Police investigators found the small stereo in some weeds near the house. They also found two bank deposit slips in the living room, both in the names of McKoy and his mother, as well as a pawn shop receipt, made out to McKoy, outside
the rear kitchen door. Furthermore, police found McKoy’s fingerprints on several items in Doe’s house, including items from her purse. Other expert testimony indicated that the pubic hairs found on Doe’s living room floor and rug matched those in a sample taken from McKoy. In a search of McKoy’s house one day after the incident, police discovered two pieces of jewelry identified by Doe as hers.
In defense, McKoy testified that on September 9, 1982, at about 9 p.m., he was on his way from his grandmother’s house, a few blocks from Doe’s house, to see a friend. On his way he met Doe near her house. Although they had never met before, she invited him inside for a drink. They sat together on the couch in her living room; after some conversation she began to make sexual overtures to him. He testified that they performed sodomy on each other, and that when Doe offered him “anything” to have intercourse, McKoy asked Doe for $45.00. They eventually agreed upon payment by household items which he could pawn and she could later redeem. After an angry disagreement ensued over their value, McKoy decided to take the allegedly stolen items and the stereo, but put the stereo down, telling her she could come get it. He later pawned the other goods. The next day, on September 10, 1982, the police called McKoy down to the station and arrested him.
During the trial, on cross-examination appellant was questioned at length about his interrogation by Detective Coleman at the police station after his arrest. Appellant admitted having made certain statements concerning his activities on the previous day and evening and denied making others. Coleman, testifying in rebuttal from his typewritten account of the interrogation, related how appellant had given an extended description of his movements that placed him other than at the Doe home, and had explained his possession of some of the stolen items as having been found by him in a bag on the street. In the course of the questioning of appellant and Coleman about the interrogation, the names arose of the four prospective witnesses subsequently introduced to the jury.
Prior to trial, defense counsel had filed notice pursuant to Super.Ct.Crim.R. 12.1(a) of his intention to present an alibi defense. At the beginning of the trial proceedings, he presented his four prospective defense witnesses to the court and to the jury panel. However, shortly after the jury had been selected, McKoy retracted his alibi and revealed to counsel his proposed defense of consent, as outlined above. McKoy’s counsel informed the court of the change in the defendant’s position from alibi to consent and moved for a continuance. The government opposed the motion. The court asked McKoy why he had chosen to wait until that time to reveal this information. McKoy responded that it was because he lacked faith in his counsel, and because he didn’t want his fiancee to know what he had done with Doe.

Stored rows:
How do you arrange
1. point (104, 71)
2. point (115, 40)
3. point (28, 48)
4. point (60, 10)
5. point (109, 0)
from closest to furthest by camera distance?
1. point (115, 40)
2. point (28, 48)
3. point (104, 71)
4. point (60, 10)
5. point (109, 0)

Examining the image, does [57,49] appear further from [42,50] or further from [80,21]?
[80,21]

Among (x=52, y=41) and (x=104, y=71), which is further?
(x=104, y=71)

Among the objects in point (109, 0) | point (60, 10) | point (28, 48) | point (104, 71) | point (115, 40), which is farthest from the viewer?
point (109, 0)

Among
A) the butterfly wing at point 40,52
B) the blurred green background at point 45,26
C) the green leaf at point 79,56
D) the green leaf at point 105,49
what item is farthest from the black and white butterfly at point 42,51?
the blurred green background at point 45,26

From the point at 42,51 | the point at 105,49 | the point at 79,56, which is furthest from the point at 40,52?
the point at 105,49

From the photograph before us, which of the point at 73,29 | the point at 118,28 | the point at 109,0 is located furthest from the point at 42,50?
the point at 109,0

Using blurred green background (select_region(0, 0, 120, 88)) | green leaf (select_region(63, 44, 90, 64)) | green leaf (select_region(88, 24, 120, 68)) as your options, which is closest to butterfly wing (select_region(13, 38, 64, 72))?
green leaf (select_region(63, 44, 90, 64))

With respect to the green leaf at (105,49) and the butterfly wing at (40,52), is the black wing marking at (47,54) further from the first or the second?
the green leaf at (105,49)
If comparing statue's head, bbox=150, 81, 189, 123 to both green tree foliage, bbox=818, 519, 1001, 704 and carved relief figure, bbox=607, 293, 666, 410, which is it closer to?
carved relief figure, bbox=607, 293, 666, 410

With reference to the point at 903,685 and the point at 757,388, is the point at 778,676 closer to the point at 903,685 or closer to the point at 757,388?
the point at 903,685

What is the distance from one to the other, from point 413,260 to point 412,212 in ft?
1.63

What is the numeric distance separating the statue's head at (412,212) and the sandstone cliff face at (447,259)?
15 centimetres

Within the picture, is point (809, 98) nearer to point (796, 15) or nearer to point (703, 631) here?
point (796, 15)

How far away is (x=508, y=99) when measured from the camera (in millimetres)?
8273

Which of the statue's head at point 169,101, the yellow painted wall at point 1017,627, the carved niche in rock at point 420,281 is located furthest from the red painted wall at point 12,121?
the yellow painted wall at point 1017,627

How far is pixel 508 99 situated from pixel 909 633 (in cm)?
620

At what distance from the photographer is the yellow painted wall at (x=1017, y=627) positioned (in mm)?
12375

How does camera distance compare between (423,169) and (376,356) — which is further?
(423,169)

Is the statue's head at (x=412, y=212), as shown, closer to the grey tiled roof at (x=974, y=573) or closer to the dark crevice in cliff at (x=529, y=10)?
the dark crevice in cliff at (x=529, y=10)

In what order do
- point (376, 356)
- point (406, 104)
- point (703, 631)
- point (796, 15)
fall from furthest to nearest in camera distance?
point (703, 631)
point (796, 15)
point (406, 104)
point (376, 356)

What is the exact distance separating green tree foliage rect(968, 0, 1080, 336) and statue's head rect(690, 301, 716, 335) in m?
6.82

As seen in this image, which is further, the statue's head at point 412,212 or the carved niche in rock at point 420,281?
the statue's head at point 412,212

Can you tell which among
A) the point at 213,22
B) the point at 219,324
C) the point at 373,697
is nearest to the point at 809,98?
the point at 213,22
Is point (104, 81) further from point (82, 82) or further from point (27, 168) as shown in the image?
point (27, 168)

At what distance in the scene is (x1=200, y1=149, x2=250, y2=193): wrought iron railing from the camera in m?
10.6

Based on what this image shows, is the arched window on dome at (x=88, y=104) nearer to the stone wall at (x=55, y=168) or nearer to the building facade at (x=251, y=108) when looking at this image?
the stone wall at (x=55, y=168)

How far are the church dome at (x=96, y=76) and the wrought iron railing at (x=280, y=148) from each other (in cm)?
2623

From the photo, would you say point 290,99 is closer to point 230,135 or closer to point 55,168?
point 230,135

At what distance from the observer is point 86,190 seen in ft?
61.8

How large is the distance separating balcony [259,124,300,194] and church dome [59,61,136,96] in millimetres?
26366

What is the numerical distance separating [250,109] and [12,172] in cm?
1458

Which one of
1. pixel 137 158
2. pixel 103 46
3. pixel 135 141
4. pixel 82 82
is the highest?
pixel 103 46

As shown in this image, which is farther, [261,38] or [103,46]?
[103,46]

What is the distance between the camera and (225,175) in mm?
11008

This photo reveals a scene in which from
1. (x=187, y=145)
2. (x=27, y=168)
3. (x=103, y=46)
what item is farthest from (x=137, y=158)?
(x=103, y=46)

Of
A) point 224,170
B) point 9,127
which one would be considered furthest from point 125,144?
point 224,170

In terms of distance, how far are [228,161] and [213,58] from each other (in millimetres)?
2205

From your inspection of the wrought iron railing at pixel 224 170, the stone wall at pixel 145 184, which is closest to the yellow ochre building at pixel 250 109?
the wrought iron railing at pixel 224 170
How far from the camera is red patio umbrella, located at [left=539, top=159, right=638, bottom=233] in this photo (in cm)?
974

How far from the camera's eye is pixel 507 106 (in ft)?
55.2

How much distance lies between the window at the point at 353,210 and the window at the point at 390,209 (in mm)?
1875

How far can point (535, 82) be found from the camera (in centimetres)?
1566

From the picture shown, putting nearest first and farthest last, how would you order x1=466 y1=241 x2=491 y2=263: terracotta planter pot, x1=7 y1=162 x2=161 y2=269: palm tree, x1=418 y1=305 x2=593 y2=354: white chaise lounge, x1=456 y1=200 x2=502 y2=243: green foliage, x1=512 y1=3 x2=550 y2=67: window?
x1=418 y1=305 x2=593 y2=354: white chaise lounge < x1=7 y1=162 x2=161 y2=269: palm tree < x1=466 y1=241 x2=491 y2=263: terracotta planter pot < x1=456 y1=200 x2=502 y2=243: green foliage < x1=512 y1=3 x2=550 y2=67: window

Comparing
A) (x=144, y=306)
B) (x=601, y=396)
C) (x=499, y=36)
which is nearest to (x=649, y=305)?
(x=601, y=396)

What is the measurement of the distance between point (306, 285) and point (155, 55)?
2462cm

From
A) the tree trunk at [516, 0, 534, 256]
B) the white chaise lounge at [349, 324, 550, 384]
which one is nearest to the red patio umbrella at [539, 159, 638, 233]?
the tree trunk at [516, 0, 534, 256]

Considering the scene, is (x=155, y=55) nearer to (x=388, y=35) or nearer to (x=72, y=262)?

Set problem 1: According to the court opinion excerpt, what amount of money did McKoy testify he asked Doe for?
Set problem 2: List each physical object that the court opinion excerpt says police found, and give the place where each was found.
Set problem 3: Extend the court opinion excerpt by writing the paragraph that follows its final sentence.

Right answer 1: $45.00

Right answer 2:
- A small stereo: in some weeds near the house
- Two bank deposit slips, in the names of McKoy and his mother: in the living room
- A pawn shop receipt made out to McKoy: outside the rear kitchen door
- Two pieces of jewelry that Doe identified as hers: in McKoy's house

Right answer 3:
The court denied the motion because, among other reasons, the defendant had a long weekend to prepare his new defense.
II
The questioning upon which appellant based his mistrial motion occurred during the cross-examination of appellant. After appellant had testified on direct examination that Doe had initiated the sexual activi
ty and had given him the property, and after cross-examination about this testimony and about appellant’s statements to Coleman at the time arrest, the prosecutor began to probe into appellant’s notice of alibi under Super.Ct.Crim.R. 12.1(a),
but was cut short by the court.
However, the court then permitted the prosecutor to ask several questions eliciting in general terms that appellant had originally planned to assert an alibi defense but later switched to a consent defense. These questions were:
Q. Sir, is it not a fact that you planned to call as witnesses in this case Beatrice Blunt, Evelyn Calloway, Patricia Butler, Keith Butler, to act as an alibi witness for you?
[Objection overruled.]
A. Yes.
Q. As a matter of fact, sir, you didn’t decide to change your defense from one of alibi, that is, that you were never in the presence of [Ms. Doe] on September 9, 1982, until after we have already picked the jury in this case; is that correct?
[Objection overruled; continuing objection noted.]
A. Yes.
Q. Sir, isn’t it true that the reason that you changed your defense from one [of] alibi, claiming that you were never with [Ms. Doe], to one of saying that she consented to having sexual intercourse with you, and that she gave you property, is because you finally decided that there was just no other way of overcoming the Government’s case against you with regard to finding your fingerprints in her home and various paper items in her home with your name on them? A. Yes.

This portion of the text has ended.